Snider, the ACCAHC executive director, expressed the gratitude of
ACCAHC's leaders: "Our CAM educators were very pleased with how quickly
the conventional academic consortium embraced the amendment to their
definition and emphasize collaboration between disciplines." Then Snider
added a touch of self-responsibility: "Now it is incumbent upon us in
the CAM fields to see that our own definitions highlight the importance
of how and when to work with others."
Now when a newcomer to integrative medicine holds up the mirror of this endorsed self-definition, they will see other healthcare professionals and disciplines in their reflection.

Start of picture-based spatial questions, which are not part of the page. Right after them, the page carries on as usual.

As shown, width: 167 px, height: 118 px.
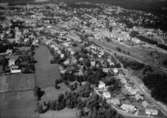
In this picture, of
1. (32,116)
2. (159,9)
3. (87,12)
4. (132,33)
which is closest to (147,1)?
(159,9)

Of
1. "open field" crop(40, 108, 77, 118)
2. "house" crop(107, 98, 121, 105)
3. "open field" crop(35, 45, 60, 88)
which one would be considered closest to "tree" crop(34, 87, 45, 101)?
"open field" crop(35, 45, 60, 88)

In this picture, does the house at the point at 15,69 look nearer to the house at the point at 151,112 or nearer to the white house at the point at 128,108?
the white house at the point at 128,108

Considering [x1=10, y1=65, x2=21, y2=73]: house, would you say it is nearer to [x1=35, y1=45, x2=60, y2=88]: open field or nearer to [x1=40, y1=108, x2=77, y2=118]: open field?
[x1=35, y1=45, x2=60, y2=88]: open field

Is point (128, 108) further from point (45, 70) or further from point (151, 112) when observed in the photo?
point (45, 70)

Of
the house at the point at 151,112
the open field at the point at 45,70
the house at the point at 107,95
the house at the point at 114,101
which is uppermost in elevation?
the open field at the point at 45,70

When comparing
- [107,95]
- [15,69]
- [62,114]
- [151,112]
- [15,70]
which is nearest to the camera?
[62,114]

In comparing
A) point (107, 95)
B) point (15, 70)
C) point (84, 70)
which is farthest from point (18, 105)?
point (84, 70)

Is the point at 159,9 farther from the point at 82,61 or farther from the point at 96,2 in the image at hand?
the point at 82,61

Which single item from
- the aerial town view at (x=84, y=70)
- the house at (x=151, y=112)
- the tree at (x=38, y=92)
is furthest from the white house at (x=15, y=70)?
the house at (x=151, y=112)
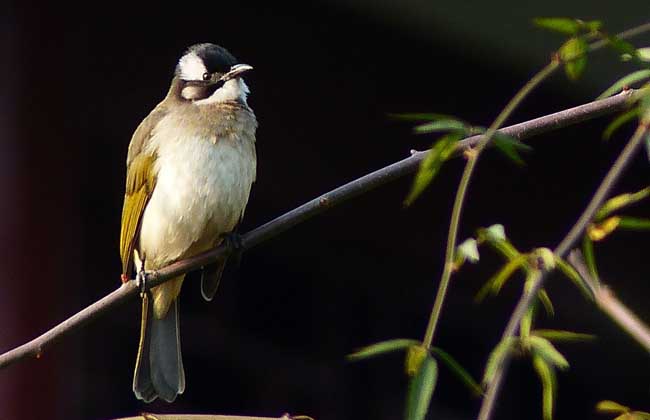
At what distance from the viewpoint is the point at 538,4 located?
14.2ft

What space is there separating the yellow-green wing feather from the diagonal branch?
36.6 inches

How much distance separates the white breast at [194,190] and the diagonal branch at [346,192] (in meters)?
0.80

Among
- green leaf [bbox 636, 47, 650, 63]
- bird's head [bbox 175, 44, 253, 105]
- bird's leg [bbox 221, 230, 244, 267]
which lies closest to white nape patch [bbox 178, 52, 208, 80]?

Comment: As a participant in the NED and ACCAHC work, I had the pleasure of witnessing this collaboration between members of a dozen disciplines. I found it a satisfying and hopeful moment, a classic pebble in a lake, sending ripples where we cannot see.
Too much can be made of it, of course. It's only a definition, after all. Yet I relish the image of a newcomer to "integrative medicine" holding up the mirror of this self-definition, and seeing other healthcare professionals and disciplines in that reflection. This is good for health care.

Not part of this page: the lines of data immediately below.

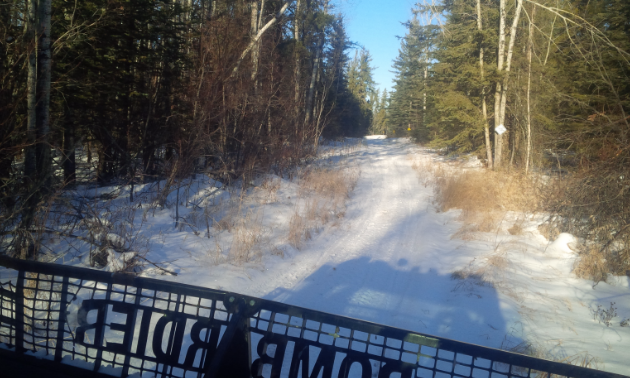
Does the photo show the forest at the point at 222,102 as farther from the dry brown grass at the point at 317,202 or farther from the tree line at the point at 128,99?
the dry brown grass at the point at 317,202

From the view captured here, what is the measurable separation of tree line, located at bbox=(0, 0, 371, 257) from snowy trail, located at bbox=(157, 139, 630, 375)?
2788mm

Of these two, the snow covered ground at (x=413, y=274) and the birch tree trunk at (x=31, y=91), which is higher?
the birch tree trunk at (x=31, y=91)

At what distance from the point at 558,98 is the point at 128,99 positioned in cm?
1247

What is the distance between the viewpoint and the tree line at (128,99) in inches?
220

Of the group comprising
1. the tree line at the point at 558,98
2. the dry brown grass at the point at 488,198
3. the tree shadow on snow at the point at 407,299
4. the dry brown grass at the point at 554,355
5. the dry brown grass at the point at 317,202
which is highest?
the tree line at the point at 558,98

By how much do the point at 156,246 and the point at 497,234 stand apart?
761 cm

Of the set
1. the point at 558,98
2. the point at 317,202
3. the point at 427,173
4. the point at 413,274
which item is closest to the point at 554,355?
the point at 413,274

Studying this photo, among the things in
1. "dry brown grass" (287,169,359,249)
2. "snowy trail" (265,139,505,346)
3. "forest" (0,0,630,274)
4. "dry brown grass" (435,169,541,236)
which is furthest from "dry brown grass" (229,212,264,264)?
"dry brown grass" (435,169,541,236)

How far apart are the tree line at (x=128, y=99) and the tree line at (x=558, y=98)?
635cm

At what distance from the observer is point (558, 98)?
10.3 metres

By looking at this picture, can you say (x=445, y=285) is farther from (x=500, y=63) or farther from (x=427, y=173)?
(x=500, y=63)

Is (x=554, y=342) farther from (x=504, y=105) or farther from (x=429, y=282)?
(x=504, y=105)

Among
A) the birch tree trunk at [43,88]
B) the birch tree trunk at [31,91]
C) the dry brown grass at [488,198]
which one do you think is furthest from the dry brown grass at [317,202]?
the birch tree trunk at [31,91]

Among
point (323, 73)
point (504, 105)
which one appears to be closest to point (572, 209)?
point (504, 105)
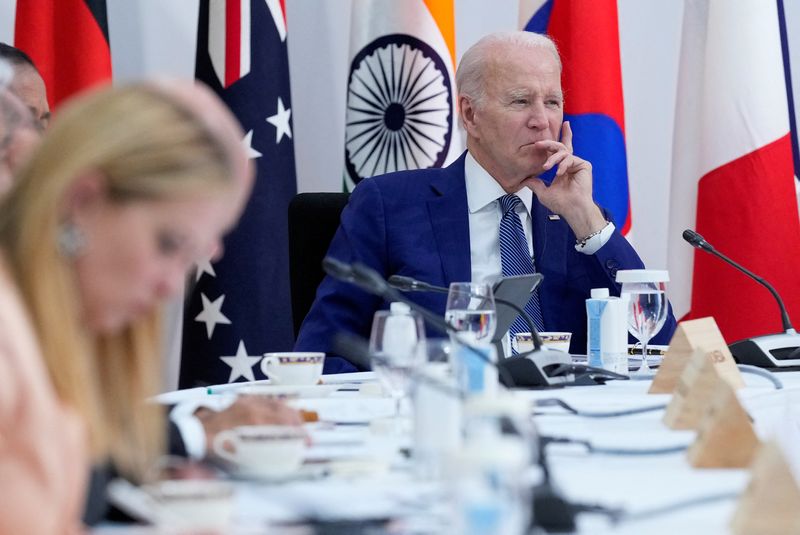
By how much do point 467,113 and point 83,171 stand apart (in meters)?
2.38

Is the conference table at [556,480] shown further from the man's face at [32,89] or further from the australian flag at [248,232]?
the australian flag at [248,232]

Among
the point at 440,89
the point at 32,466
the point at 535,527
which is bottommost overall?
the point at 535,527

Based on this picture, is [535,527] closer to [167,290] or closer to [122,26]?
[167,290]

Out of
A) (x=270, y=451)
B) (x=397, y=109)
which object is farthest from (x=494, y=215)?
(x=270, y=451)

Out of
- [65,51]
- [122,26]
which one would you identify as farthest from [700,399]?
[122,26]

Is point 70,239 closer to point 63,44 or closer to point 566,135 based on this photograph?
point 566,135

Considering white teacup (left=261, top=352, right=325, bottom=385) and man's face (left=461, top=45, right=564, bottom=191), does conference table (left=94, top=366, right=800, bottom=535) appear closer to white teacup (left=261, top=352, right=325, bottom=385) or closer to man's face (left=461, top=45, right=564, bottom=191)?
white teacup (left=261, top=352, right=325, bottom=385)

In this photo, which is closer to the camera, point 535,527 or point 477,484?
point 477,484

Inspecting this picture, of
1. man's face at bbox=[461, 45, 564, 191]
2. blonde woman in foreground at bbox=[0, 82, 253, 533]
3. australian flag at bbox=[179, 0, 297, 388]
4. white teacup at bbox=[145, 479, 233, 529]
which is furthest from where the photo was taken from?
australian flag at bbox=[179, 0, 297, 388]

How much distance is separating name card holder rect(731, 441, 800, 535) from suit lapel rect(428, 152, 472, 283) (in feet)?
5.98

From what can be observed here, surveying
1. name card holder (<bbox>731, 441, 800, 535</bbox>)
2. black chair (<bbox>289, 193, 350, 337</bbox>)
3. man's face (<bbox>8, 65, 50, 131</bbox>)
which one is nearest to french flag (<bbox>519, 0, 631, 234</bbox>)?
black chair (<bbox>289, 193, 350, 337</bbox>)

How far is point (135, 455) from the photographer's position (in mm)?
997

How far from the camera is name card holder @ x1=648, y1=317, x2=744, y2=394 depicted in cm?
179

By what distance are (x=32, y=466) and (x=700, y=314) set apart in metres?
3.09
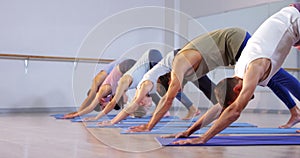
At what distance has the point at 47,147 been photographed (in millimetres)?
1884

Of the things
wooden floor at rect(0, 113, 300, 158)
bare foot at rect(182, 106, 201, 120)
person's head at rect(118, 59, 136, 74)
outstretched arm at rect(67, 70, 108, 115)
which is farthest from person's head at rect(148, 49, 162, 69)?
wooden floor at rect(0, 113, 300, 158)

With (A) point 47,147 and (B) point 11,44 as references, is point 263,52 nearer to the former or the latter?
(A) point 47,147

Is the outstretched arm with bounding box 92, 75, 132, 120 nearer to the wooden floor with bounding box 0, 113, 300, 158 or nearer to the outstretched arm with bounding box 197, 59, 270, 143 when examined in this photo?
the wooden floor with bounding box 0, 113, 300, 158

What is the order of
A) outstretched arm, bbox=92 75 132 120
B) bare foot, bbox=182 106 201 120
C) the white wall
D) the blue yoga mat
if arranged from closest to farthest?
1. the blue yoga mat
2. outstretched arm, bbox=92 75 132 120
3. bare foot, bbox=182 106 201 120
4. the white wall

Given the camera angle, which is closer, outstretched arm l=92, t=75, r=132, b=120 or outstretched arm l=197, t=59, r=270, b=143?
outstretched arm l=197, t=59, r=270, b=143

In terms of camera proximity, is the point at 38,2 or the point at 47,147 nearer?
the point at 47,147

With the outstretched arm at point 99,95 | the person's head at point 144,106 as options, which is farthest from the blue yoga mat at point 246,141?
the outstretched arm at point 99,95

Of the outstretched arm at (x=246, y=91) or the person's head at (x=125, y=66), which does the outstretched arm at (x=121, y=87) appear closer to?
the person's head at (x=125, y=66)

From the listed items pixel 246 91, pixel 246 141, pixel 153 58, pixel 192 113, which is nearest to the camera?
pixel 246 91

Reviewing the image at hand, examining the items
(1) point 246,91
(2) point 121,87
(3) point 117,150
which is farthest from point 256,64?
(2) point 121,87

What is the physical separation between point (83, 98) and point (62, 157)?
1938mm

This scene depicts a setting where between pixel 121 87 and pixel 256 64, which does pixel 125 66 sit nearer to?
pixel 121 87

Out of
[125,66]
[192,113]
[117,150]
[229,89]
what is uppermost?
[229,89]

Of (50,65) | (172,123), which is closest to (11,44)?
(50,65)
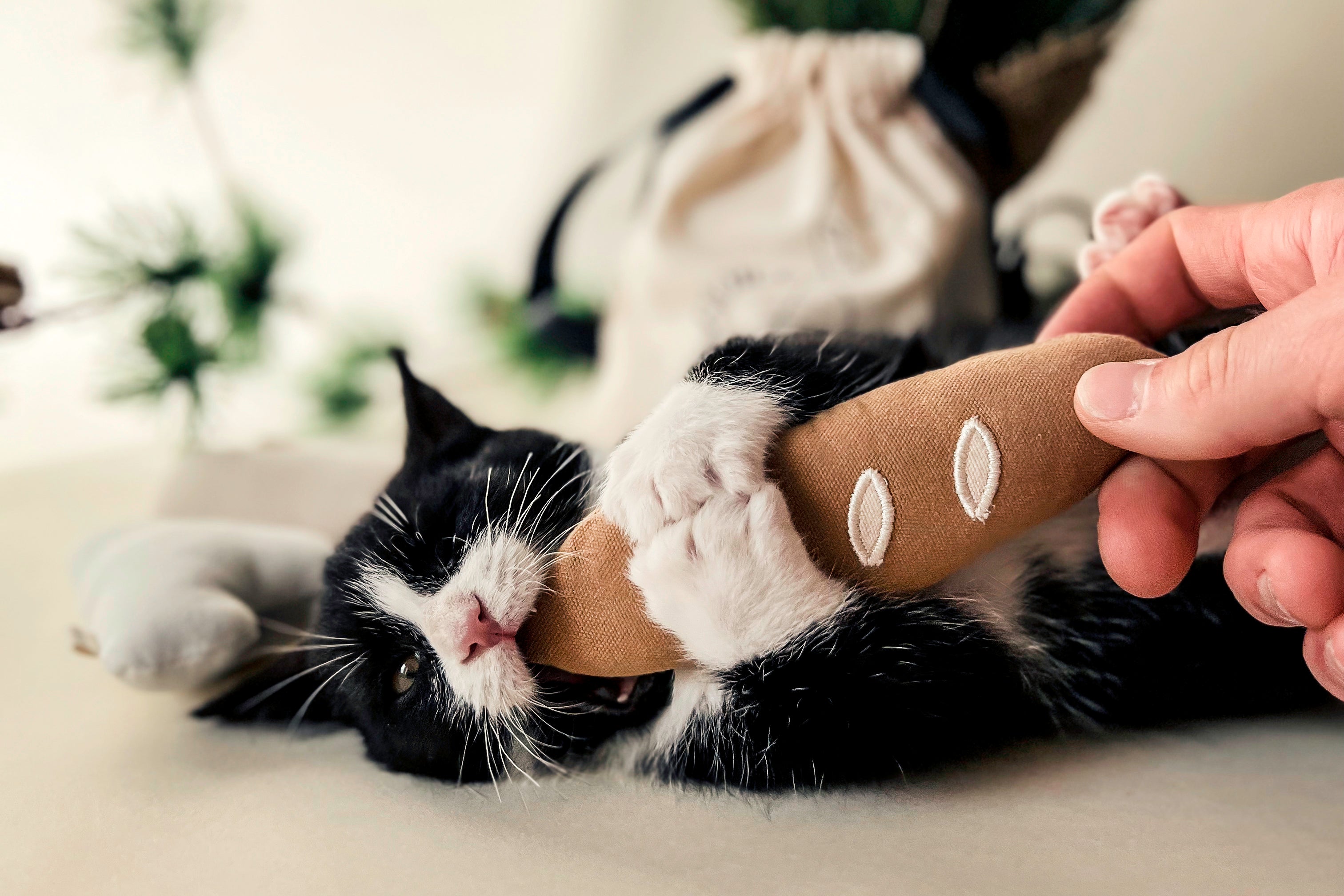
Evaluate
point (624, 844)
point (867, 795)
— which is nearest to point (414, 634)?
point (624, 844)

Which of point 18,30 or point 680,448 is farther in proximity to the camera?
point 18,30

For our colleagues in "integrative medicine" who state, elsewhere on their site, that they are committed to transforming health care, this amendment says: What better place to start than to declare that good healthcare requires respectful collaboration with non-MDs?

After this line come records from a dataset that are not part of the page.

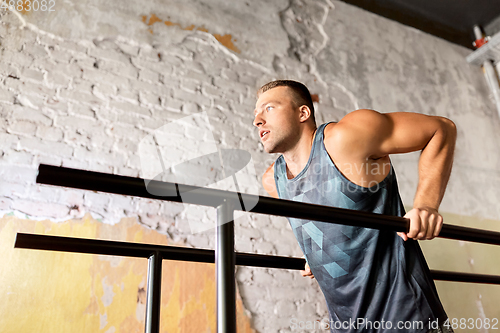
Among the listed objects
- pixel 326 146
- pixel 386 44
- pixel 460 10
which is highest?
pixel 460 10

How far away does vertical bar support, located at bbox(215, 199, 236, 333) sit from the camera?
0.62m

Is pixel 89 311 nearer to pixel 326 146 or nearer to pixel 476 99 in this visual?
pixel 326 146

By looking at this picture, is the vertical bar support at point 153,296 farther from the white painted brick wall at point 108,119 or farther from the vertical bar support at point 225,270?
the white painted brick wall at point 108,119

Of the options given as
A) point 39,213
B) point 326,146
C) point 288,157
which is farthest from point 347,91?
point 39,213

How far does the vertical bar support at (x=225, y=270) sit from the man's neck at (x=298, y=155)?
0.84 meters

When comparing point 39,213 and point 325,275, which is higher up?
point 39,213

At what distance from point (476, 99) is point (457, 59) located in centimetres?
49

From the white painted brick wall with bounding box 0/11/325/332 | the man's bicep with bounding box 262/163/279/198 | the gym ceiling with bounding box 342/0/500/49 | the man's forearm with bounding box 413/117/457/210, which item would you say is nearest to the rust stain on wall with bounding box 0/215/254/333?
the white painted brick wall with bounding box 0/11/325/332

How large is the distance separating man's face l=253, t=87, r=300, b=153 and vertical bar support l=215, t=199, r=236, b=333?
2.94 ft

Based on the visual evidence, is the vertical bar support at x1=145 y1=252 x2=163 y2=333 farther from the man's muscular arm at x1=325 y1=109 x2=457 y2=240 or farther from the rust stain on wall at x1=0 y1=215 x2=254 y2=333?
the rust stain on wall at x1=0 y1=215 x2=254 y2=333

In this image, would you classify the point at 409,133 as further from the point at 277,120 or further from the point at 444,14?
the point at 444,14

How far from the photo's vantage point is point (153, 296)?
2.98 ft

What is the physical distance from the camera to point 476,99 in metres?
3.82

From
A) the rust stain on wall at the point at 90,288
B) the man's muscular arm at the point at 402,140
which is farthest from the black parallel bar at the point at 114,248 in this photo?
the rust stain on wall at the point at 90,288
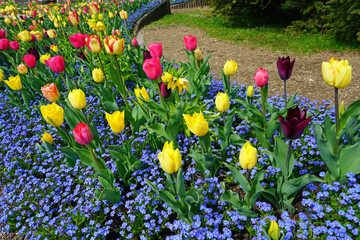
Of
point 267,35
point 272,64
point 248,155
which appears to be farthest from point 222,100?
point 267,35

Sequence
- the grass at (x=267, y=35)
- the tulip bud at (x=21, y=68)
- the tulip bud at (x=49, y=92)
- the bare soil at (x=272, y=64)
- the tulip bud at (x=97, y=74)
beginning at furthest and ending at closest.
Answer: the grass at (x=267, y=35), the bare soil at (x=272, y=64), the tulip bud at (x=21, y=68), the tulip bud at (x=97, y=74), the tulip bud at (x=49, y=92)

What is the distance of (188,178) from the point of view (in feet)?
7.69

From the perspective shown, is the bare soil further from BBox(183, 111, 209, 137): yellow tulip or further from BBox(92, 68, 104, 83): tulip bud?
BBox(183, 111, 209, 137): yellow tulip

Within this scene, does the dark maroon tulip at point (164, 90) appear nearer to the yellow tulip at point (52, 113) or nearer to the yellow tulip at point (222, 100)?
the yellow tulip at point (222, 100)

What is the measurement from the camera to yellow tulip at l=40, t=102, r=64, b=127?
7.22 feet

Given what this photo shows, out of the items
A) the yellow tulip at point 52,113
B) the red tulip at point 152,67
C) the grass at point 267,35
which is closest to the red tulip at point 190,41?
the red tulip at point 152,67

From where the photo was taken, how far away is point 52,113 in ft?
7.37

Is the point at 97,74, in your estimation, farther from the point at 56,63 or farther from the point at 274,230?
the point at 274,230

12 Months Later, May 2006 - Historic meeting: Conventional (*) and CAM Consortia (^) exec teams gather in Edmonton: Back row - Adam Perlman, MD, MPH*, Don Warren, ND, DHANP^, Brian Berman, MD*, David O'Bryon, JD^, Kathleen Healy, David Eisenberg, MD*; Middle row- Reed Phillips, DC, PhD^, Adi Haramati, PhD*, Bradly Jacobs, MD, MPH*, Janet Kahn, LMT, PhD^, Mary Jo Kreitzer, RN, PhD*, Rita Benn, PhD*, Vic Sierpina, MD*; Front row - Pamela Snider, ND^, Susan Folkman, PhD*, John Pan, MD*, Anne Nedrow* MD*, Liza Goldblatt, PhD^; photo - John Weeks, National Education Dialogue
(1) Members of CAHCIM like to refer to their organization as "the Consortium," a better handle than the somewhat scatological "CAHCIM." Yet it denies the existence of the other consortium of CAM educators, the also scatologically resonant "ACCAHC." (2) To be a member, the institution must have
integrative medicine activity in at least two of academic medicine's
three focal areas: education, clinical services and research. In
addition, the internal champions for integrative medicine much have
support from the Dean's level or above.
(3) Stuart Bondurant, MD, who chaired the IOM committee which produced the report, subsequently said of the NED project that "this great collaborative work is one of the most important things anyone can do to implement this report." Disclosure note: As mentioned, I was a participant in some of this work reported here.